Singh was the captain of the Indian hockey team that won the gold medal at the 1964 Summer Olympics in Tokyo. He was also a member of the team that won the silver medal at the Field hockey at the 1960 Summer Olympics in Rome. He also represented India in two Asian Games, including the 1962 Asian Games in Jakarta. He is credited with returning the gold medal to the Indian team in 1964, when earlier in both the 1962 Asian games and in the 1960 Olympics, the country had lost in the finals to Pakistan. Singh had missed the final against Pakistan due to an injury. In 1964, under Singh's captaincy, the Indian team won a few tournaments leading up to the Olympics, and remained unbeaten in the Olympics, winning seven matches and drawing two, before defeating Australia 3-1 in the semifinals, and Pakistan, 1-0 in the finals. In an editorial, the Indian newspaper, The Indian Express, called Singh's style of play "crafty" and him a "member of the golden generation", referring to him and some of his peers including Balbir Singh Dosanjh, Keshav Dutt, and Balbir Singh Junior. The newspaper went on to note that he would be "remembered as one of the key men responsible for India regaining its supremacy on the hockey field".

He was a recipient of the Arjuna Award in 1963 and the Padma Shri, India's fourth highest civilian honor, in 1964.

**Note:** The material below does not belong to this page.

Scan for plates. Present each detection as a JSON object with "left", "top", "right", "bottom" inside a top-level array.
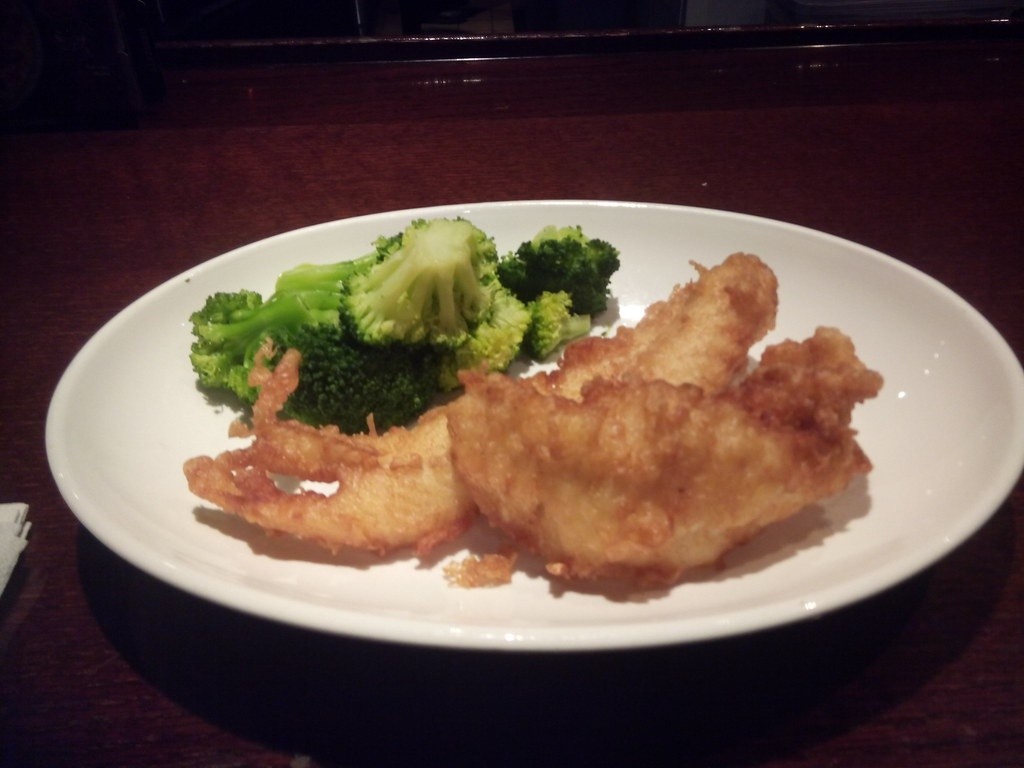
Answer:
[{"left": 44, "top": 202, "right": 1024, "bottom": 653}]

After his retirement from the sport, he served as the dean of student welfare at Punjab Agricultural University and later at the Hisar Agricultural University, before going on to become the director of sports at Himachal Pradesh University.

== Personal life ==
Singh was married and had two sons and a daughter. Singh died from a heart attack at his home in Una, Himachal Pradesh, on 27 January 2022, seven days before his 91st birthday. He had suffered a paralytic attack five years before his death. His wife had predeceased him 12 years earlier.